• Rows from a spatial reasoning dataset:
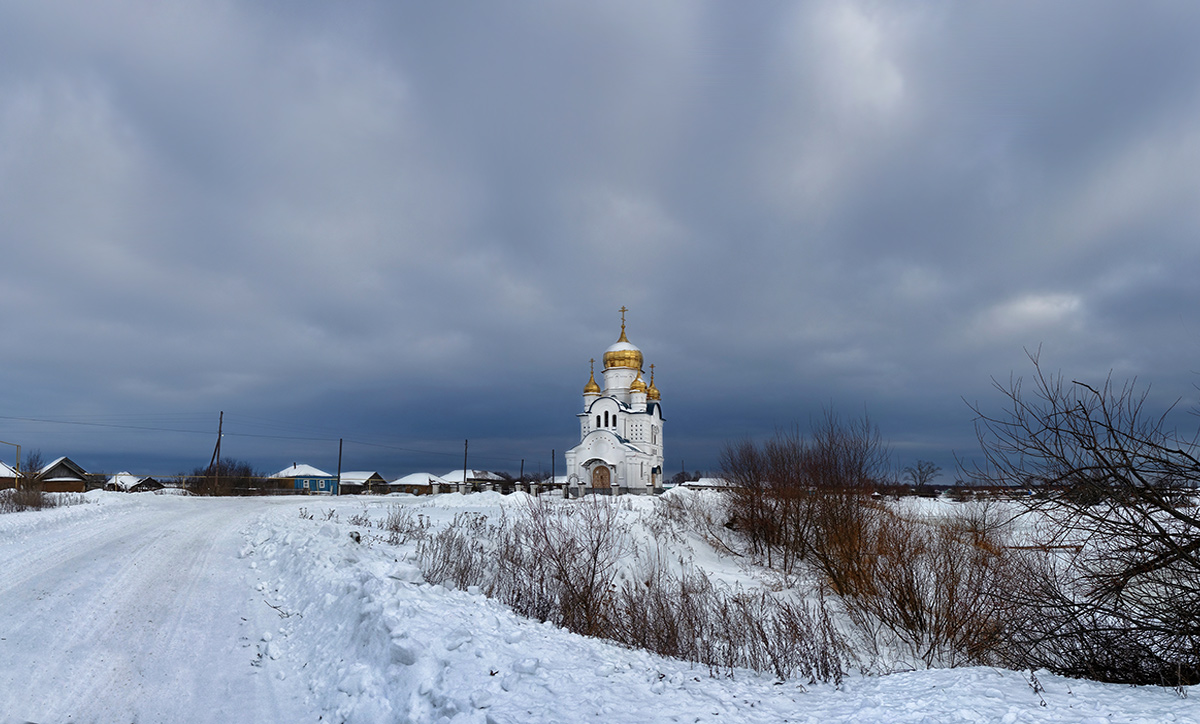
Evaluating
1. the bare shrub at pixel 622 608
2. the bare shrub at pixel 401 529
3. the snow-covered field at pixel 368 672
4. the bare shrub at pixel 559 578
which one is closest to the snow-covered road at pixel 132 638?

• TO DO: Please express every line of the records above as a Markdown table with two columns, Row and Line, numbering each line and skipping blank ones. Leave the pictures out of the answer.

• THE RESULT:
| Row | Line |
|---|---|
| 1 | Evaluating |
| 2 | 1. the bare shrub at pixel 622 608 |
| 3 | 2. the bare shrub at pixel 401 529 |
| 4 | 3. the snow-covered field at pixel 368 672 |
| 5 | 4. the bare shrub at pixel 559 578 |
| 6 | which one is closest to the snow-covered road at pixel 132 638? |